# Feeling good about this one



## Kenno7 (Sep 15, 2016)

Not finished but feeling good about this one


----------



## abt2k15 (Jan 9, 2016)

you should respect other peoples artwork and not selling them as your own. i believe you didnt trace this time but its not your art now is it?
same goes for alot of stuff you SELL on redbubble. dude you cant make a study from other peoples art and then sell it.

maybe you are young and desperate but i guarantee you once you make some bucks people will come at you trying to sue the f out of you or even worse your reputation as an artist will be destroyed before you can really benefit from all the work you do.

other than that i think yuo are on the right track. doing studies of other peoples art is a very good thing to do for practice - just give credit to the original piece is all. 

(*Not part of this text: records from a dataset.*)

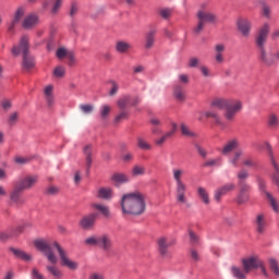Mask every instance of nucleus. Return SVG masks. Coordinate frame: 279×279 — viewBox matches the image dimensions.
<instances>
[{
	"mask_svg": "<svg viewBox=\"0 0 279 279\" xmlns=\"http://www.w3.org/2000/svg\"><path fill=\"white\" fill-rule=\"evenodd\" d=\"M34 245L36 250L43 252V254L46 256L49 263H52V265H56V263H58V257L56 256V254H53V250H57L60 257L61 267H66L72 271H75V269L80 267V264L71 259L69 257V253H66V251L58 242L49 243L45 240H36L34 242Z\"/></svg>",
	"mask_w": 279,
	"mask_h": 279,
	"instance_id": "obj_1",
	"label": "nucleus"
},
{
	"mask_svg": "<svg viewBox=\"0 0 279 279\" xmlns=\"http://www.w3.org/2000/svg\"><path fill=\"white\" fill-rule=\"evenodd\" d=\"M121 208L124 215H133L138 217L143 215L147 209V203L145 202V194L141 192L126 193L121 198Z\"/></svg>",
	"mask_w": 279,
	"mask_h": 279,
	"instance_id": "obj_2",
	"label": "nucleus"
},
{
	"mask_svg": "<svg viewBox=\"0 0 279 279\" xmlns=\"http://www.w3.org/2000/svg\"><path fill=\"white\" fill-rule=\"evenodd\" d=\"M211 106L218 110H226L225 119L227 121H234V117L243 110V102L239 99L216 98L211 101Z\"/></svg>",
	"mask_w": 279,
	"mask_h": 279,
	"instance_id": "obj_3",
	"label": "nucleus"
},
{
	"mask_svg": "<svg viewBox=\"0 0 279 279\" xmlns=\"http://www.w3.org/2000/svg\"><path fill=\"white\" fill-rule=\"evenodd\" d=\"M184 178V169L173 168L172 180L175 182V199L178 204H186V183L182 180Z\"/></svg>",
	"mask_w": 279,
	"mask_h": 279,
	"instance_id": "obj_4",
	"label": "nucleus"
},
{
	"mask_svg": "<svg viewBox=\"0 0 279 279\" xmlns=\"http://www.w3.org/2000/svg\"><path fill=\"white\" fill-rule=\"evenodd\" d=\"M197 16V25L194 27V34H202L204 32V27L206 23L215 22V14L208 11L199 10L196 14Z\"/></svg>",
	"mask_w": 279,
	"mask_h": 279,
	"instance_id": "obj_5",
	"label": "nucleus"
},
{
	"mask_svg": "<svg viewBox=\"0 0 279 279\" xmlns=\"http://www.w3.org/2000/svg\"><path fill=\"white\" fill-rule=\"evenodd\" d=\"M269 24H264L257 32L255 37V46L257 47V51L263 49H267L265 46L267 45V38L269 37Z\"/></svg>",
	"mask_w": 279,
	"mask_h": 279,
	"instance_id": "obj_6",
	"label": "nucleus"
},
{
	"mask_svg": "<svg viewBox=\"0 0 279 279\" xmlns=\"http://www.w3.org/2000/svg\"><path fill=\"white\" fill-rule=\"evenodd\" d=\"M11 53L14 57L21 56V53L24 56L29 54V37L27 35H24L21 37L19 45H14L11 49Z\"/></svg>",
	"mask_w": 279,
	"mask_h": 279,
	"instance_id": "obj_7",
	"label": "nucleus"
},
{
	"mask_svg": "<svg viewBox=\"0 0 279 279\" xmlns=\"http://www.w3.org/2000/svg\"><path fill=\"white\" fill-rule=\"evenodd\" d=\"M242 267L246 274H250V271H254V269L263 267V259L256 256L242 258Z\"/></svg>",
	"mask_w": 279,
	"mask_h": 279,
	"instance_id": "obj_8",
	"label": "nucleus"
},
{
	"mask_svg": "<svg viewBox=\"0 0 279 279\" xmlns=\"http://www.w3.org/2000/svg\"><path fill=\"white\" fill-rule=\"evenodd\" d=\"M174 244H175V241L169 238H159L158 240L159 254L163 258H171V252H169V247H171V245H174Z\"/></svg>",
	"mask_w": 279,
	"mask_h": 279,
	"instance_id": "obj_9",
	"label": "nucleus"
},
{
	"mask_svg": "<svg viewBox=\"0 0 279 279\" xmlns=\"http://www.w3.org/2000/svg\"><path fill=\"white\" fill-rule=\"evenodd\" d=\"M38 183V175H27L23 179H20L15 185L20 187L22 191H29V189H34Z\"/></svg>",
	"mask_w": 279,
	"mask_h": 279,
	"instance_id": "obj_10",
	"label": "nucleus"
},
{
	"mask_svg": "<svg viewBox=\"0 0 279 279\" xmlns=\"http://www.w3.org/2000/svg\"><path fill=\"white\" fill-rule=\"evenodd\" d=\"M258 58L264 66H274L276 64V54L267 52V48L258 50Z\"/></svg>",
	"mask_w": 279,
	"mask_h": 279,
	"instance_id": "obj_11",
	"label": "nucleus"
},
{
	"mask_svg": "<svg viewBox=\"0 0 279 279\" xmlns=\"http://www.w3.org/2000/svg\"><path fill=\"white\" fill-rule=\"evenodd\" d=\"M236 189V185L234 183H227L222 186L216 189L214 193V199L217 202H221V198L225 197V195H228V193H232Z\"/></svg>",
	"mask_w": 279,
	"mask_h": 279,
	"instance_id": "obj_12",
	"label": "nucleus"
},
{
	"mask_svg": "<svg viewBox=\"0 0 279 279\" xmlns=\"http://www.w3.org/2000/svg\"><path fill=\"white\" fill-rule=\"evenodd\" d=\"M236 27H238L240 34H242V36H244V38L250 37V32L252 29V22H250V20L244 19V17L239 19L236 22Z\"/></svg>",
	"mask_w": 279,
	"mask_h": 279,
	"instance_id": "obj_13",
	"label": "nucleus"
},
{
	"mask_svg": "<svg viewBox=\"0 0 279 279\" xmlns=\"http://www.w3.org/2000/svg\"><path fill=\"white\" fill-rule=\"evenodd\" d=\"M97 221V214H89L84 216L80 221V227L83 230H93L95 228V222Z\"/></svg>",
	"mask_w": 279,
	"mask_h": 279,
	"instance_id": "obj_14",
	"label": "nucleus"
},
{
	"mask_svg": "<svg viewBox=\"0 0 279 279\" xmlns=\"http://www.w3.org/2000/svg\"><path fill=\"white\" fill-rule=\"evenodd\" d=\"M38 23H40L39 17L36 14L31 13L23 19L22 27L23 29H34Z\"/></svg>",
	"mask_w": 279,
	"mask_h": 279,
	"instance_id": "obj_15",
	"label": "nucleus"
},
{
	"mask_svg": "<svg viewBox=\"0 0 279 279\" xmlns=\"http://www.w3.org/2000/svg\"><path fill=\"white\" fill-rule=\"evenodd\" d=\"M23 16H25V8L19 7L13 15V20L9 24V32H14V27L21 23Z\"/></svg>",
	"mask_w": 279,
	"mask_h": 279,
	"instance_id": "obj_16",
	"label": "nucleus"
},
{
	"mask_svg": "<svg viewBox=\"0 0 279 279\" xmlns=\"http://www.w3.org/2000/svg\"><path fill=\"white\" fill-rule=\"evenodd\" d=\"M214 53H215V61L217 64H223L226 62V45L225 44H217L214 47Z\"/></svg>",
	"mask_w": 279,
	"mask_h": 279,
	"instance_id": "obj_17",
	"label": "nucleus"
},
{
	"mask_svg": "<svg viewBox=\"0 0 279 279\" xmlns=\"http://www.w3.org/2000/svg\"><path fill=\"white\" fill-rule=\"evenodd\" d=\"M98 247L104 252H110L112 250V239L108 234L99 235Z\"/></svg>",
	"mask_w": 279,
	"mask_h": 279,
	"instance_id": "obj_18",
	"label": "nucleus"
},
{
	"mask_svg": "<svg viewBox=\"0 0 279 279\" xmlns=\"http://www.w3.org/2000/svg\"><path fill=\"white\" fill-rule=\"evenodd\" d=\"M239 148V140L233 138L228 141L223 147L220 150V154H222V156H228L230 154H232V151H234V149Z\"/></svg>",
	"mask_w": 279,
	"mask_h": 279,
	"instance_id": "obj_19",
	"label": "nucleus"
},
{
	"mask_svg": "<svg viewBox=\"0 0 279 279\" xmlns=\"http://www.w3.org/2000/svg\"><path fill=\"white\" fill-rule=\"evenodd\" d=\"M254 223L256 231L259 234H263L267 228V219L265 218V214H257Z\"/></svg>",
	"mask_w": 279,
	"mask_h": 279,
	"instance_id": "obj_20",
	"label": "nucleus"
},
{
	"mask_svg": "<svg viewBox=\"0 0 279 279\" xmlns=\"http://www.w3.org/2000/svg\"><path fill=\"white\" fill-rule=\"evenodd\" d=\"M23 190L15 184V186H14V189L11 192V195H10V199H11V202H13V204H17V205L23 204L24 201H23V198H21V192Z\"/></svg>",
	"mask_w": 279,
	"mask_h": 279,
	"instance_id": "obj_21",
	"label": "nucleus"
},
{
	"mask_svg": "<svg viewBox=\"0 0 279 279\" xmlns=\"http://www.w3.org/2000/svg\"><path fill=\"white\" fill-rule=\"evenodd\" d=\"M132 49V44L125 41V40H118L116 43V51L118 53H128Z\"/></svg>",
	"mask_w": 279,
	"mask_h": 279,
	"instance_id": "obj_22",
	"label": "nucleus"
},
{
	"mask_svg": "<svg viewBox=\"0 0 279 279\" xmlns=\"http://www.w3.org/2000/svg\"><path fill=\"white\" fill-rule=\"evenodd\" d=\"M22 66H23L24 71H32V69H34V66H36V63L34 62V57H32L29 53L25 54L23 57Z\"/></svg>",
	"mask_w": 279,
	"mask_h": 279,
	"instance_id": "obj_23",
	"label": "nucleus"
},
{
	"mask_svg": "<svg viewBox=\"0 0 279 279\" xmlns=\"http://www.w3.org/2000/svg\"><path fill=\"white\" fill-rule=\"evenodd\" d=\"M231 274L235 279H247V271H245L243 268H240L239 266H232Z\"/></svg>",
	"mask_w": 279,
	"mask_h": 279,
	"instance_id": "obj_24",
	"label": "nucleus"
},
{
	"mask_svg": "<svg viewBox=\"0 0 279 279\" xmlns=\"http://www.w3.org/2000/svg\"><path fill=\"white\" fill-rule=\"evenodd\" d=\"M266 199L269 204V206L272 208L274 213H279V203L278 199L271 195L269 192H265Z\"/></svg>",
	"mask_w": 279,
	"mask_h": 279,
	"instance_id": "obj_25",
	"label": "nucleus"
},
{
	"mask_svg": "<svg viewBox=\"0 0 279 279\" xmlns=\"http://www.w3.org/2000/svg\"><path fill=\"white\" fill-rule=\"evenodd\" d=\"M83 151L86 158L87 169H90V166L93 165V145L90 144L86 145Z\"/></svg>",
	"mask_w": 279,
	"mask_h": 279,
	"instance_id": "obj_26",
	"label": "nucleus"
},
{
	"mask_svg": "<svg viewBox=\"0 0 279 279\" xmlns=\"http://www.w3.org/2000/svg\"><path fill=\"white\" fill-rule=\"evenodd\" d=\"M145 40H146L145 43L146 49H151V47H154V44L156 43V29H150L146 34Z\"/></svg>",
	"mask_w": 279,
	"mask_h": 279,
	"instance_id": "obj_27",
	"label": "nucleus"
},
{
	"mask_svg": "<svg viewBox=\"0 0 279 279\" xmlns=\"http://www.w3.org/2000/svg\"><path fill=\"white\" fill-rule=\"evenodd\" d=\"M46 271H48V274H50L54 279H61L63 276L62 270L53 265L46 266Z\"/></svg>",
	"mask_w": 279,
	"mask_h": 279,
	"instance_id": "obj_28",
	"label": "nucleus"
},
{
	"mask_svg": "<svg viewBox=\"0 0 279 279\" xmlns=\"http://www.w3.org/2000/svg\"><path fill=\"white\" fill-rule=\"evenodd\" d=\"M97 197L99 199H111L112 198V189L100 187L97 192Z\"/></svg>",
	"mask_w": 279,
	"mask_h": 279,
	"instance_id": "obj_29",
	"label": "nucleus"
},
{
	"mask_svg": "<svg viewBox=\"0 0 279 279\" xmlns=\"http://www.w3.org/2000/svg\"><path fill=\"white\" fill-rule=\"evenodd\" d=\"M12 254H14V256H16L17 258H21V260H25V263H29V260H32V255L25 253L22 250L19 248H11Z\"/></svg>",
	"mask_w": 279,
	"mask_h": 279,
	"instance_id": "obj_30",
	"label": "nucleus"
},
{
	"mask_svg": "<svg viewBox=\"0 0 279 279\" xmlns=\"http://www.w3.org/2000/svg\"><path fill=\"white\" fill-rule=\"evenodd\" d=\"M111 180H113V182H117V184H125L130 182V177H128V174L125 173H114L111 177Z\"/></svg>",
	"mask_w": 279,
	"mask_h": 279,
	"instance_id": "obj_31",
	"label": "nucleus"
},
{
	"mask_svg": "<svg viewBox=\"0 0 279 279\" xmlns=\"http://www.w3.org/2000/svg\"><path fill=\"white\" fill-rule=\"evenodd\" d=\"M205 117L208 119H213L216 125H223V121H221V117H219V113L216 111L209 110L205 112Z\"/></svg>",
	"mask_w": 279,
	"mask_h": 279,
	"instance_id": "obj_32",
	"label": "nucleus"
},
{
	"mask_svg": "<svg viewBox=\"0 0 279 279\" xmlns=\"http://www.w3.org/2000/svg\"><path fill=\"white\" fill-rule=\"evenodd\" d=\"M131 96L125 95L118 99L117 106L120 110H125L130 106Z\"/></svg>",
	"mask_w": 279,
	"mask_h": 279,
	"instance_id": "obj_33",
	"label": "nucleus"
},
{
	"mask_svg": "<svg viewBox=\"0 0 279 279\" xmlns=\"http://www.w3.org/2000/svg\"><path fill=\"white\" fill-rule=\"evenodd\" d=\"M93 208H95V210H98V213H101L104 217H110V207L95 203L93 204Z\"/></svg>",
	"mask_w": 279,
	"mask_h": 279,
	"instance_id": "obj_34",
	"label": "nucleus"
},
{
	"mask_svg": "<svg viewBox=\"0 0 279 279\" xmlns=\"http://www.w3.org/2000/svg\"><path fill=\"white\" fill-rule=\"evenodd\" d=\"M173 95L178 101H184L185 99L184 88L181 85L174 86Z\"/></svg>",
	"mask_w": 279,
	"mask_h": 279,
	"instance_id": "obj_35",
	"label": "nucleus"
},
{
	"mask_svg": "<svg viewBox=\"0 0 279 279\" xmlns=\"http://www.w3.org/2000/svg\"><path fill=\"white\" fill-rule=\"evenodd\" d=\"M171 136H173V132H166L161 137L155 141V145L161 147V145H165V143H167Z\"/></svg>",
	"mask_w": 279,
	"mask_h": 279,
	"instance_id": "obj_36",
	"label": "nucleus"
},
{
	"mask_svg": "<svg viewBox=\"0 0 279 279\" xmlns=\"http://www.w3.org/2000/svg\"><path fill=\"white\" fill-rule=\"evenodd\" d=\"M137 147L144 151H149L151 149V144H149L143 137H137Z\"/></svg>",
	"mask_w": 279,
	"mask_h": 279,
	"instance_id": "obj_37",
	"label": "nucleus"
},
{
	"mask_svg": "<svg viewBox=\"0 0 279 279\" xmlns=\"http://www.w3.org/2000/svg\"><path fill=\"white\" fill-rule=\"evenodd\" d=\"M197 193H198L202 202H204V204H210V198L208 196V192L206 191V189L199 186L197 189Z\"/></svg>",
	"mask_w": 279,
	"mask_h": 279,
	"instance_id": "obj_38",
	"label": "nucleus"
},
{
	"mask_svg": "<svg viewBox=\"0 0 279 279\" xmlns=\"http://www.w3.org/2000/svg\"><path fill=\"white\" fill-rule=\"evenodd\" d=\"M181 134H183V136H187L189 138H195L197 136V134L191 131V129H189V126L184 123L181 124Z\"/></svg>",
	"mask_w": 279,
	"mask_h": 279,
	"instance_id": "obj_39",
	"label": "nucleus"
},
{
	"mask_svg": "<svg viewBox=\"0 0 279 279\" xmlns=\"http://www.w3.org/2000/svg\"><path fill=\"white\" fill-rule=\"evenodd\" d=\"M112 111V107H110L109 105H102L100 107V118L102 121H106V119H108V114H110V112Z\"/></svg>",
	"mask_w": 279,
	"mask_h": 279,
	"instance_id": "obj_40",
	"label": "nucleus"
},
{
	"mask_svg": "<svg viewBox=\"0 0 279 279\" xmlns=\"http://www.w3.org/2000/svg\"><path fill=\"white\" fill-rule=\"evenodd\" d=\"M31 228H34V223L31 221H26L20 226L16 227L15 232L17 234H22V232H25V230H29Z\"/></svg>",
	"mask_w": 279,
	"mask_h": 279,
	"instance_id": "obj_41",
	"label": "nucleus"
},
{
	"mask_svg": "<svg viewBox=\"0 0 279 279\" xmlns=\"http://www.w3.org/2000/svg\"><path fill=\"white\" fill-rule=\"evenodd\" d=\"M268 125L269 128H278L279 126V117L276 113H270L268 117Z\"/></svg>",
	"mask_w": 279,
	"mask_h": 279,
	"instance_id": "obj_42",
	"label": "nucleus"
},
{
	"mask_svg": "<svg viewBox=\"0 0 279 279\" xmlns=\"http://www.w3.org/2000/svg\"><path fill=\"white\" fill-rule=\"evenodd\" d=\"M221 165V157L208 159L203 163V167H219Z\"/></svg>",
	"mask_w": 279,
	"mask_h": 279,
	"instance_id": "obj_43",
	"label": "nucleus"
},
{
	"mask_svg": "<svg viewBox=\"0 0 279 279\" xmlns=\"http://www.w3.org/2000/svg\"><path fill=\"white\" fill-rule=\"evenodd\" d=\"M236 204H246L250 202V193L239 192L238 197L235 199Z\"/></svg>",
	"mask_w": 279,
	"mask_h": 279,
	"instance_id": "obj_44",
	"label": "nucleus"
},
{
	"mask_svg": "<svg viewBox=\"0 0 279 279\" xmlns=\"http://www.w3.org/2000/svg\"><path fill=\"white\" fill-rule=\"evenodd\" d=\"M78 110H81V112H83V114H93V112L95 110V106L82 104L78 106Z\"/></svg>",
	"mask_w": 279,
	"mask_h": 279,
	"instance_id": "obj_45",
	"label": "nucleus"
},
{
	"mask_svg": "<svg viewBox=\"0 0 279 279\" xmlns=\"http://www.w3.org/2000/svg\"><path fill=\"white\" fill-rule=\"evenodd\" d=\"M62 3H64V0H53L52 8L50 10L51 14H58L62 8Z\"/></svg>",
	"mask_w": 279,
	"mask_h": 279,
	"instance_id": "obj_46",
	"label": "nucleus"
},
{
	"mask_svg": "<svg viewBox=\"0 0 279 279\" xmlns=\"http://www.w3.org/2000/svg\"><path fill=\"white\" fill-rule=\"evenodd\" d=\"M241 156H243V151L238 150L233 154V156L230 158V163L233 165V167L239 166V160H241Z\"/></svg>",
	"mask_w": 279,
	"mask_h": 279,
	"instance_id": "obj_47",
	"label": "nucleus"
},
{
	"mask_svg": "<svg viewBox=\"0 0 279 279\" xmlns=\"http://www.w3.org/2000/svg\"><path fill=\"white\" fill-rule=\"evenodd\" d=\"M86 245L99 247V235L89 236L85 240Z\"/></svg>",
	"mask_w": 279,
	"mask_h": 279,
	"instance_id": "obj_48",
	"label": "nucleus"
},
{
	"mask_svg": "<svg viewBox=\"0 0 279 279\" xmlns=\"http://www.w3.org/2000/svg\"><path fill=\"white\" fill-rule=\"evenodd\" d=\"M69 53H70V51L66 50V48H64V47L58 48L56 51V56L59 60H64V58H66L69 56Z\"/></svg>",
	"mask_w": 279,
	"mask_h": 279,
	"instance_id": "obj_49",
	"label": "nucleus"
},
{
	"mask_svg": "<svg viewBox=\"0 0 279 279\" xmlns=\"http://www.w3.org/2000/svg\"><path fill=\"white\" fill-rule=\"evenodd\" d=\"M269 267L272 271V274H275V276H279V265H278V260L270 258L269 259Z\"/></svg>",
	"mask_w": 279,
	"mask_h": 279,
	"instance_id": "obj_50",
	"label": "nucleus"
},
{
	"mask_svg": "<svg viewBox=\"0 0 279 279\" xmlns=\"http://www.w3.org/2000/svg\"><path fill=\"white\" fill-rule=\"evenodd\" d=\"M250 178V172L245 169H242L238 172L239 182H245Z\"/></svg>",
	"mask_w": 279,
	"mask_h": 279,
	"instance_id": "obj_51",
	"label": "nucleus"
},
{
	"mask_svg": "<svg viewBox=\"0 0 279 279\" xmlns=\"http://www.w3.org/2000/svg\"><path fill=\"white\" fill-rule=\"evenodd\" d=\"M80 11V4H77L76 1H72L71 7H70V16L73 19Z\"/></svg>",
	"mask_w": 279,
	"mask_h": 279,
	"instance_id": "obj_52",
	"label": "nucleus"
},
{
	"mask_svg": "<svg viewBox=\"0 0 279 279\" xmlns=\"http://www.w3.org/2000/svg\"><path fill=\"white\" fill-rule=\"evenodd\" d=\"M31 278H32V279H46V278H45V275H43V274L40 272V270H38V268H36V267H34V268L32 269Z\"/></svg>",
	"mask_w": 279,
	"mask_h": 279,
	"instance_id": "obj_53",
	"label": "nucleus"
},
{
	"mask_svg": "<svg viewBox=\"0 0 279 279\" xmlns=\"http://www.w3.org/2000/svg\"><path fill=\"white\" fill-rule=\"evenodd\" d=\"M189 234L192 245H199V235H197V233H195L194 231H189Z\"/></svg>",
	"mask_w": 279,
	"mask_h": 279,
	"instance_id": "obj_54",
	"label": "nucleus"
},
{
	"mask_svg": "<svg viewBox=\"0 0 279 279\" xmlns=\"http://www.w3.org/2000/svg\"><path fill=\"white\" fill-rule=\"evenodd\" d=\"M122 111L114 119V123H121V121H123V119H128V117H130V113L123 109H121Z\"/></svg>",
	"mask_w": 279,
	"mask_h": 279,
	"instance_id": "obj_55",
	"label": "nucleus"
},
{
	"mask_svg": "<svg viewBox=\"0 0 279 279\" xmlns=\"http://www.w3.org/2000/svg\"><path fill=\"white\" fill-rule=\"evenodd\" d=\"M244 167H248L250 169H256L258 167V163L256 160L252 158H247L243 161Z\"/></svg>",
	"mask_w": 279,
	"mask_h": 279,
	"instance_id": "obj_56",
	"label": "nucleus"
},
{
	"mask_svg": "<svg viewBox=\"0 0 279 279\" xmlns=\"http://www.w3.org/2000/svg\"><path fill=\"white\" fill-rule=\"evenodd\" d=\"M201 60H199V58H197V57H192V58H190V60H189V62H187V66L190 68V69H196V66L198 65V64H201Z\"/></svg>",
	"mask_w": 279,
	"mask_h": 279,
	"instance_id": "obj_57",
	"label": "nucleus"
},
{
	"mask_svg": "<svg viewBox=\"0 0 279 279\" xmlns=\"http://www.w3.org/2000/svg\"><path fill=\"white\" fill-rule=\"evenodd\" d=\"M65 73L66 70L62 65L57 66L53 71L54 77H62L63 75H65Z\"/></svg>",
	"mask_w": 279,
	"mask_h": 279,
	"instance_id": "obj_58",
	"label": "nucleus"
},
{
	"mask_svg": "<svg viewBox=\"0 0 279 279\" xmlns=\"http://www.w3.org/2000/svg\"><path fill=\"white\" fill-rule=\"evenodd\" d=\"M47 195H58L60 193V187L56 185H50L46 190Z\"/></svg>",
	"mask_w": 279,
	"mask_h": 279,
	"instance_id": "obj_59",
	"label": "nucleus"
},
{
	"mask_svg": "<svg viewBox=\"0 0 279 279\" xmlns=\"http://www.w3.org/2000/svg\"><path fill=\"white\" fill-rule=\"evenodd\" d=\"M238 184L240 187V193H250L251 186L250 184H247V182L241 181V182H238Z\"/></svg>",
	"mask_w": 279,
	"mask_h": 279,
	"instance_id": "obj_60",
	"label": "nucleus"
},
{
	"mask_svg": "<svg viewBox=\"0 0 279 279\" xmlns=\"http://www.w3.org/2000/svg\"><path fill=\"white\" fill-rule=\"evenodd\" d=\"M68 58L69 60V66H74V64L77 62V59H75V53L73 51L68 52Z\"/></svg>",
	"mask_w": 279,
	"mask_h": 279,
	"instance_id": "obj_61",
	"label": "nucleus"
},
{
	"mask_svg": "<svg viewBox=\"0 0 279 279\" xmlns=\"http://www.w3.org/2000/svg\"><path fill=\"white\" fill-rule=\"evenodd\" d=\"M133 175H145V168L141 166H135L133 168Z\"/></svg>",
	"mask_w": 279,
	"mask_h": 279,
	"instance_id": "obj_62",
	"label": "nucleus"
},
{
	"mask_svg": "<svg viewBox=\"0 0 279 279\" xmlns=\"http://www.w3.org/2000/svg\"><path fill=\"white\" fill-rule=\"evenodd\" d=\"M191 82V78L187 74H180L179 75V84H189Z\"/></svg>",
	"mask_w": 279,
	"mask_h": 279,
	"instance_id": "obj_63",
	"label": "nucleus"
},
{
	"mask_svg": "<svg viewBox=\"0 0 279 279\" xmlns=\"http://www.w3.org/2000/svg\"><path fill=\"white\" fill-rule=\"evenodd\" d=\"M16 121H19V112L11 113V116L9 117V125H14Z\"/></svg>",
	"mask_w": 279,
	"mask_h": 279,
	"instance_id": "obj_64",
	"label": "nucleus"
}]
</instances>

again - what i wrote is not to diminish the effort you put into this or the quality you are able to produce so dont get discouraged. just dont become shady because there is no need to.


----------



## Kenno7 (Sep 15, 2016)

This was a study man did not cope just seen it and did my own interpretation of it like and totally respect ya words and I do tell the guys am doing study's of there work just fail to mention it but will do


----------



## abt2k15 (Jan 9, 2016)

yeah you dont really need to tell the artist that you are studying their work - just when you present what you have done - a credit is due. thats the unspoken courtesy people demand. cheers m8 and keep it up


----------